Requirement:
Count up the lines below in which the string "frame" appears. The reply should be that number alone.

(Record excerpts)

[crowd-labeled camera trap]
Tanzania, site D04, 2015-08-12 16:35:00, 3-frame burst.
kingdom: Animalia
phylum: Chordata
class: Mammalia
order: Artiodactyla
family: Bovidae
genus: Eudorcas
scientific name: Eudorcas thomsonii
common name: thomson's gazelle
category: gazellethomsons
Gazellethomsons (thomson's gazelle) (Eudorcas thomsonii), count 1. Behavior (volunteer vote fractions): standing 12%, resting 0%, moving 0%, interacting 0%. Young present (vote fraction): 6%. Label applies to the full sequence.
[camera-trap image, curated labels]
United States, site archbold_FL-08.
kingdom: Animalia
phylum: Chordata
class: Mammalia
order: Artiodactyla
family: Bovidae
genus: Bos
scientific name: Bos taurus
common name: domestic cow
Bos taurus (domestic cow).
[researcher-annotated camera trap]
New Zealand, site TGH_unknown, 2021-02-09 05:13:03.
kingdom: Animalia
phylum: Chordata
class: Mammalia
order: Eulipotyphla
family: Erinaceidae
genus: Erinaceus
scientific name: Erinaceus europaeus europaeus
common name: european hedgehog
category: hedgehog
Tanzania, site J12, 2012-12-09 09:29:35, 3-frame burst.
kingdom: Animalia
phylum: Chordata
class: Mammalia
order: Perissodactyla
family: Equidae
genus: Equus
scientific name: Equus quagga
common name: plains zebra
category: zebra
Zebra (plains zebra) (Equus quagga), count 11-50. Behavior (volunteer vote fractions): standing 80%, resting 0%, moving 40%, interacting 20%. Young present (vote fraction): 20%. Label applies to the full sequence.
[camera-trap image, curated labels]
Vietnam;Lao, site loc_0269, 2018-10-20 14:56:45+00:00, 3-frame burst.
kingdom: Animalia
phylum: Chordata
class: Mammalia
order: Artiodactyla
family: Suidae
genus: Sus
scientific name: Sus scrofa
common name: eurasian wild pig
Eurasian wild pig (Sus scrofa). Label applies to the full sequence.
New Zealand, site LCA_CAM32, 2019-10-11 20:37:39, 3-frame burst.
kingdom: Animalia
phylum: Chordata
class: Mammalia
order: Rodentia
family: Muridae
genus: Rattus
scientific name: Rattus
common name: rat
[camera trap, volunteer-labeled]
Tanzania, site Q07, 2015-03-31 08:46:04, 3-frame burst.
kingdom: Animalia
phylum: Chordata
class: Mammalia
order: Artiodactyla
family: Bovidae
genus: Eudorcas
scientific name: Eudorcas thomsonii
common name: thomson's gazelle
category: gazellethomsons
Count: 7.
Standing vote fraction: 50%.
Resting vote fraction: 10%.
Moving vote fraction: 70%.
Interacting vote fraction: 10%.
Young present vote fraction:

(End Record excerpts)

Answer space:
5